■ What needs to be done
Swap "inches" for "centimeters" in the part that opens with the line containing "The capturing camera" and closes with the line containing "In terms of". Give back only those lines, with nothing else altered.

■ Dataset excerpts
+++

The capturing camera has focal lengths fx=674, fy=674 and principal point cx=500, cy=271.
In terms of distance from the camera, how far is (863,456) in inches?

+++

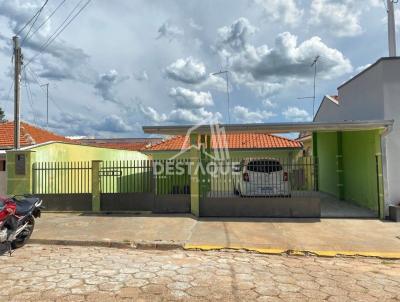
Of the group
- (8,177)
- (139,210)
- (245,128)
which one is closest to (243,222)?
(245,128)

+++

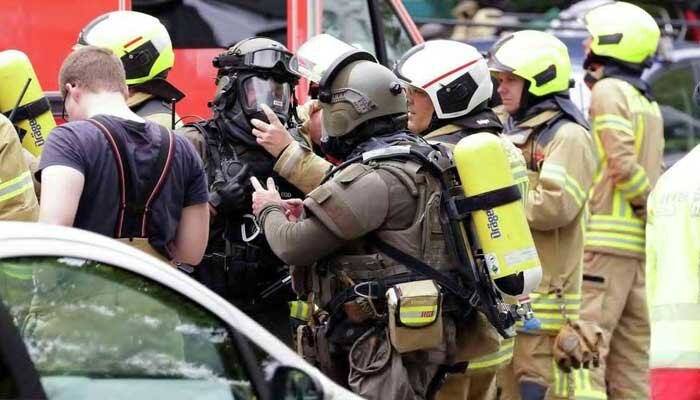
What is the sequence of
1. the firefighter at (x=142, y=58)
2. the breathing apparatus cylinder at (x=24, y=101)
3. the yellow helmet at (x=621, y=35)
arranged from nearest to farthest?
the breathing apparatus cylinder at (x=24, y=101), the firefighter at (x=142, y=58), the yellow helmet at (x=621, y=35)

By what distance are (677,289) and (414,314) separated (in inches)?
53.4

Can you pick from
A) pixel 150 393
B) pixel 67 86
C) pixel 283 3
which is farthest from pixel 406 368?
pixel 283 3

+++

■ Response
The capturing camera has focal lengths fx=674, fy=674 and principal point cx=500, cy=271.
In terms of distance from the camera, how far is (863,456) in centimeters?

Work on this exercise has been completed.